A comprehensive benchmarking framework for Online Analytical Processing (OLAP) database management systems. OLAPBench provides standardized benchmarks and automated testing capabilities across multiple database systems including DuckDB, PostgreSQL, ClickHouse, Hyper, Umbra, MonetDB, SingleStore, SQL Server, and more.
- Overview
- Features
- Supported Database Systems
- Supported Benchmarks
- Installation
- Quick Start
- Configuration
- Running Benchmarks
- Benchmark Results
- Project Structure
- Adding New Systems
- Adding New Benchmarks
- Examples
- Contributing
OLAPBench is designed to provide fair, reproducible, and comprehensive performance comparisons between different OLAP database systems. It automates the entire benchmarking process from data generation and database setup to query execution and result collection.
The framework supports:
- Multiple benchmark suites including TPC-H, TPC-DS, ClickBench, Join Order Benchmark (JOB), Star Schema Benchmark (SSB), and StackOverflow
- Containerized database deployments for consistent testing environments
- Query plan analysis and performance profiling
- Automated result collection and CSV export
- Timeout handling and error recovery
- Version comparison across different database releases
- 🚀 Automated Benchmarking: Complete automation from data generation to result analysis
- 📊 Multiple Metrics: Query execution time, compilation time, memory usage, and result validation
- 🐳 Docker Integration: Containerized database deployments for reproducible environments
- 📈 Query Plan Analysis: Capture and analyze query execution plans
- 🔄 Retry Logic: Automatic retry on failures with container cleanup
- 📝 Comprehensive Logging: Detailed logging with configurable verbosity levels
- 🎯 Selective Testing: Include/exclude specific queries or systems
- 📋 Result Export: CSV export for further analysis and visualization
| Database | Version Support | Container | Notes |
|---|---|---|---|
| DuckDB | 0.7.0+ | ✅ | In-memory and persistent modes |
| PostgreSQL | 12.0+ | ✅ | Full SQL support |
| ClickHouse | Latest | ✅ | Columnar storage optimized |
| Hyper | Latest | ✅ | High-performance engine |
| Umbra | Latest | ✅ | Research prototype |
| MonetDB | Latest | ✅ | Column-store pioneer |
| SingleStore | Latest | ✅ | Distributed SQL |
| SQL Server | Latest | ✅ | Microsoft's enterprise RDBMS |
| CedarDB | Latest | ✅ | Modern analytical engine |
| Apollo | Latest | ✅ | SQL Server variant |
- Purpose: Ad-hoc query performance on business data
- Scale Factors: 0.01, 0.1, 1, 10, 100+ GB
- Queries: 22 complex analytical queries
- Data: Order/lineitem, customer, supplier, part, nation, region tables
- Purpose: Decision support system performance
- Scale Factors: Configurable from MB to TB
- Queries: 99 complex analytical queries
- Data: Retail business model with complex relationships
- Purpose: Real-world web analytics workload
- Data Source: Yandex.Metrica web analytics dataset
- Queries: 43 queries covering typical analytical patterns
- Size: ~100GB of real web traffic data
- Purpose: Complex join performance evaluation
- Data Source: Internet Movie Database (IMDb)

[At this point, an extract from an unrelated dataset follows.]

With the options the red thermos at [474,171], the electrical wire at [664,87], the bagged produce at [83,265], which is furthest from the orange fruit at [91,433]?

- Queries: 113 queries with complex join patterns
- Focus: Multi-table joins and query optimization
- Purpose: Star schema performance (derived from TPC-H)

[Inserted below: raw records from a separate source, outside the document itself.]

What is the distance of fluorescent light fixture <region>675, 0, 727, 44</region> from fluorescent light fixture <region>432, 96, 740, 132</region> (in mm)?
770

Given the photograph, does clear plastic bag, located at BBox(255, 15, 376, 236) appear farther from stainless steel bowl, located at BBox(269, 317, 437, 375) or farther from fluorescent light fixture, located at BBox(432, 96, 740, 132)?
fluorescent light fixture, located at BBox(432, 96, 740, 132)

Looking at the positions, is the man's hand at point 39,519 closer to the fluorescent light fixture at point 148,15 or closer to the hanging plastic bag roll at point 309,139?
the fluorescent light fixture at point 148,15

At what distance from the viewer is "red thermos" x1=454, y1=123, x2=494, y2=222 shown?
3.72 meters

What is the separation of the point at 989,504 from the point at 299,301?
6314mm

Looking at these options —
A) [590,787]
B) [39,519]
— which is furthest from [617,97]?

- Schema: Simplified star schema design
- Queries: 13 queries testing different analytical patterns
- Use Case: Data warehouse workloads
- Purpose: Real-world forum data analysis
- Data Source: StackOverflow database dump
- Queries: Analytical queries on posts, users, votes, comments
- Size: Multi-GB real dataset
- Python 3.7+
- Docker (for containerized database systems)
- Git (for cloning the repository)
- Virtual Environment support
-
Clone the repository:
git clone https://github.com/SQL-Storm/OLAPBench.git cd OLAPBench -
Run the setup script:
./setup.sh
This will:
- Create a Python virtual environment in
.venv/ - Install all required dependencies from
requirements.txt - Set up the benchmarking environment
- Create a Python virtual environment in
-
Activate the virtual environment:
source .venv/bin/activate
-
Run a simple test:
./benchmark.sh test/duckdb.benchmark.yaml
-
Run with verbose output:
./benchmark.sh --verbose test/postgres.benchmark.yaml
-
Clear previous results and run:
./benchmark.sh --clear test/clickhouse.benchmark.yaml
# Activate virtual environment
source .venv/bin/activate
# Run benchmark
python benchmark.py -j test/duckdb.benchmark.yaml --verboseBenchmarks are defined using YAML configuration files. Here's a complete example:
title: "DuckDB Performance Test"
repetitions: 3 # Number of query repetitions
warmup: 1 # Warmup runs before measurement
timeout: 300 # Query timeout in seconds
global_timeout: 1800 # Total benchmark timeout in seconds
fetch_result: true # Whether to fetch and validate results
fetch_result_limit: 1000 # Limit rows fetched for validation
output: "results/duckdb/" # Output directory for results
systems:
- title: "DuckDB ${version}" # System title (supports templating)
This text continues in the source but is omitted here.